## ASSIGNED TASK
Please print the entries below exactly, from the line with "Enrick Farm Through the Trees" through the line with "Foto estiva di", including both of those lines and leaving out all others.

··· DATA FOR PROCESSING ···

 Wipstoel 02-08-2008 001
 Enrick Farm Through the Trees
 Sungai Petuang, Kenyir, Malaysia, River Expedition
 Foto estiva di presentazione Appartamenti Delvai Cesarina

···
··· DATA FOR PROCESSING ···

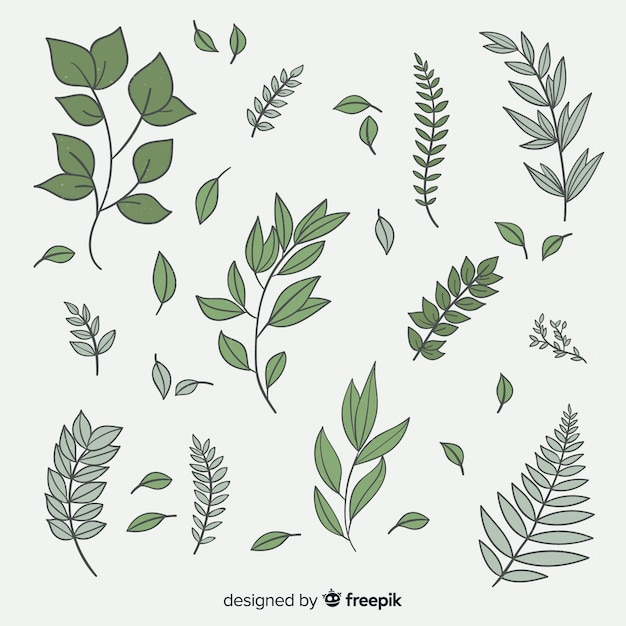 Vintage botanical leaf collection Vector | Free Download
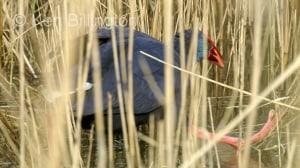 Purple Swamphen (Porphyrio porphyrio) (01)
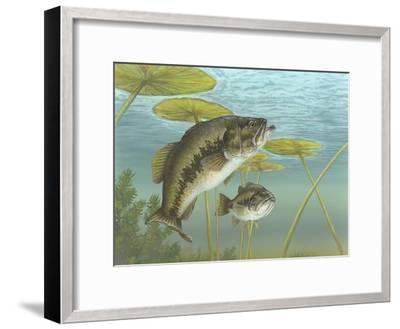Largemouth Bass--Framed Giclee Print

···
··· DATA FOR PROCESSING ···

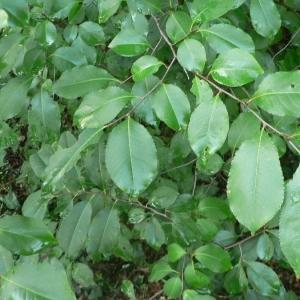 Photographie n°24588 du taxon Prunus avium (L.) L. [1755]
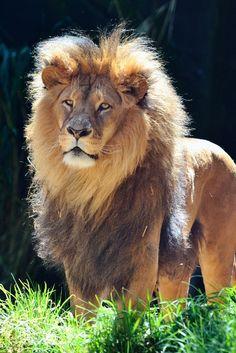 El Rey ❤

···

## ANSWER SECTION
 Enrick Farm Through the Trees
 Sungai Petuang, Kenyir, Malaysia, River Expedition
 Foto estiva di presentazione Appartamenti Delvai Cesarina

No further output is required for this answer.